INDONESIA has summoned foreign embassy officials to the prison where nine convicted drug smugglers from overseas and one local man are due to be executed.
Diplomats confirmed they had been told to go to the island prison of Nusakambangan today.
The request suggests that the planned executions, including those of the two Australian ringleaders of the Bali Nine heroin-smuggling gang, are approaching.
That is despite outrage in many of the convicts’ countries of origin.
The prisoners facing execution include people from France, Nigeria and Brazil, as well as the two Australians, Andrew Chan and Myuran Sukumaran.
A tenth death row prisoner, Mary Jane Fiesta Veloso from the Philippines, was being transferred to Nusakambangan prison yesterday.
The executions have been subject to repeated delays and no execution date has yet been set – convicts must be given 72 hours’ notice. “We have been told to be there on Saturday,” an unnamed diplomat said.
“We still don’t know when the actual date of execution will happen, but we expect that it will be in days.”
Indonesia has faced heavy criticism from the countries whose nationals are facing execution.
Australia has mounted a strong diplomatic campaign on behalf of Chan and Sukumaran, while their families have argued they are reformed characters and should be shown mercy.

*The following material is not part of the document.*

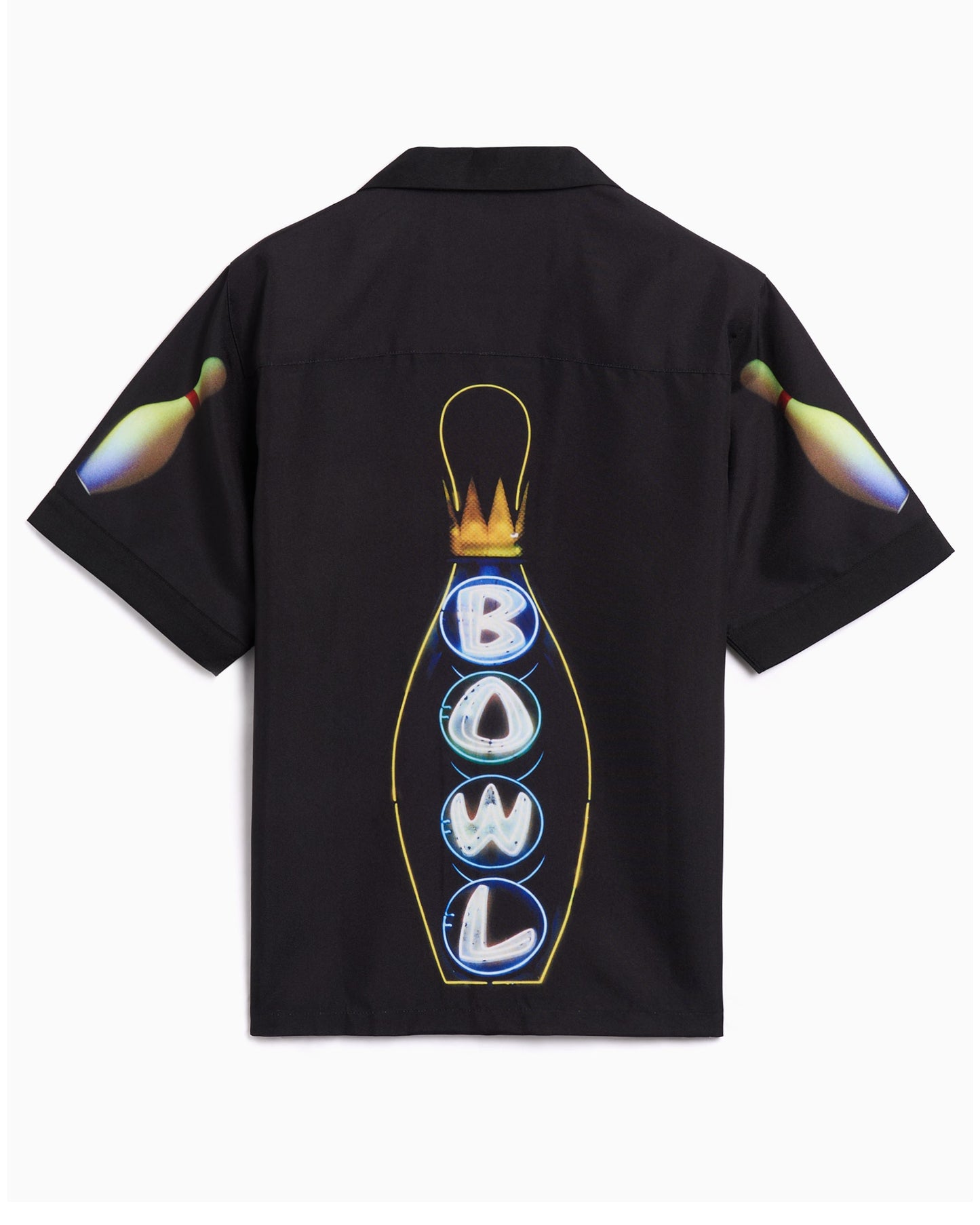 Camisa de manga corta Pleasures Time Bowling para hombre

The pair had clemency appeals rejected by Indonesian president Joko Widodo earlier this year.
President Francois Hollande has warned that the execution of French defendant Serge Areski Atlaoui could damage relations with Indonesia, while Philippines vice-president Jejomar Binay renewed a call for clemency for Veloso, who says she was duped into carrying drugs, at a meeting with his Indonesian counterpart on Thursday.

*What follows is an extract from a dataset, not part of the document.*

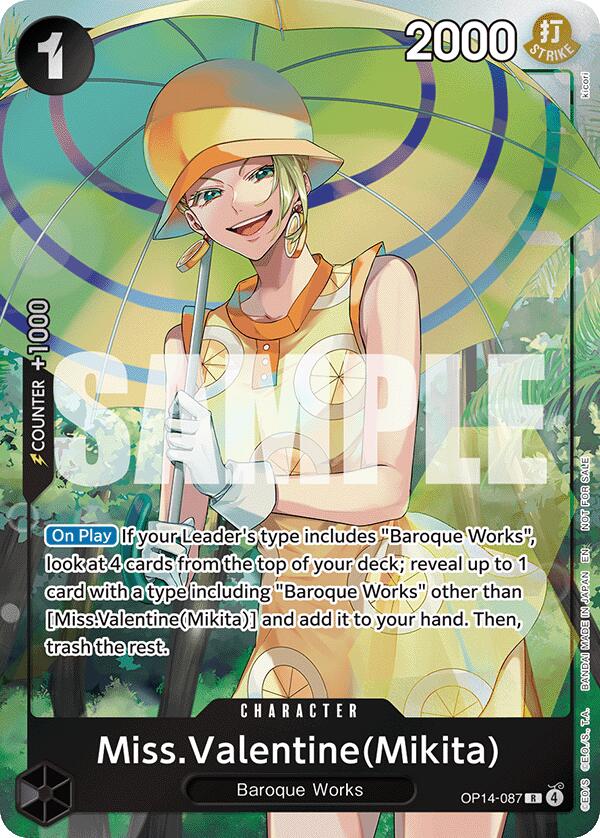 Miss.Valentine(Mikita) (Dash Pack) [The Azure Sea's Seven] | Cards and Coasters CA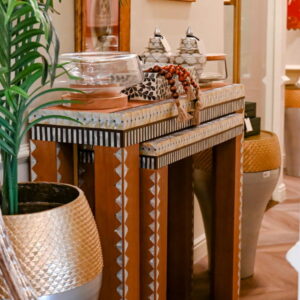 Seashells and Wood Consoles Large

It is understood the diplomats have been summoned to hear details about procedural aspects of the executions.
Earlier, a spokesman for Indonesia’s attorney general’s office said prosecutors had been told to begin making their preparations for the executions.
Tony Spontana said he hoped the single outstanding judicial case that Jakarta recognises –concerning the sole Indonesian convict – would be resolved “as soon as possible so that we will have a chance to determine the D-Day of the executions”.

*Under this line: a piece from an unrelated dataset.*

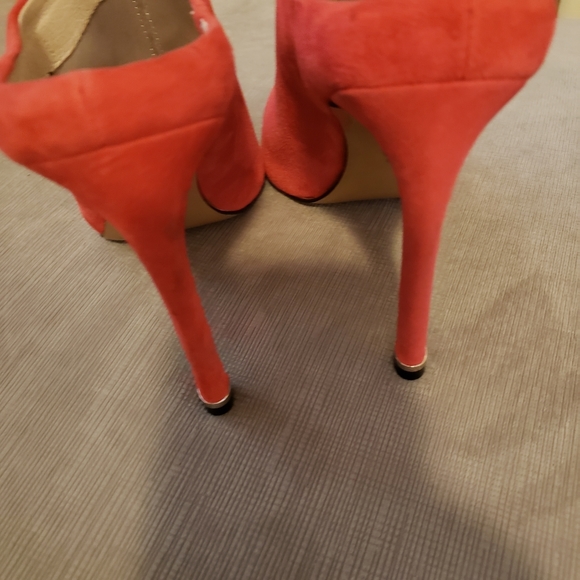 🔥 Red SUEDE Mules. - Picture 3 of 8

Other convicts have filed appeals in the courts, but Indonesian authorities say judicial avenues have been exhausted.
Leonard Arpan, an Indonesian lawyer for the Australian pair, expressed concern over the latest developments. “I am hoping that the Indonesian government will respect the ongoing legal proceedings and not make a decision on executions until these proceedings have finished,” he said.
“We’ve filed the constitutional court challenge for the Bali Nine and we are waiting for a result.”
Mr Arpan said he had spoken to the two Australians – who were sentenced to death in 2006 – earlier in the week.
“They are in good spirits. We understand that their families are on their way to Indonesia,” he said.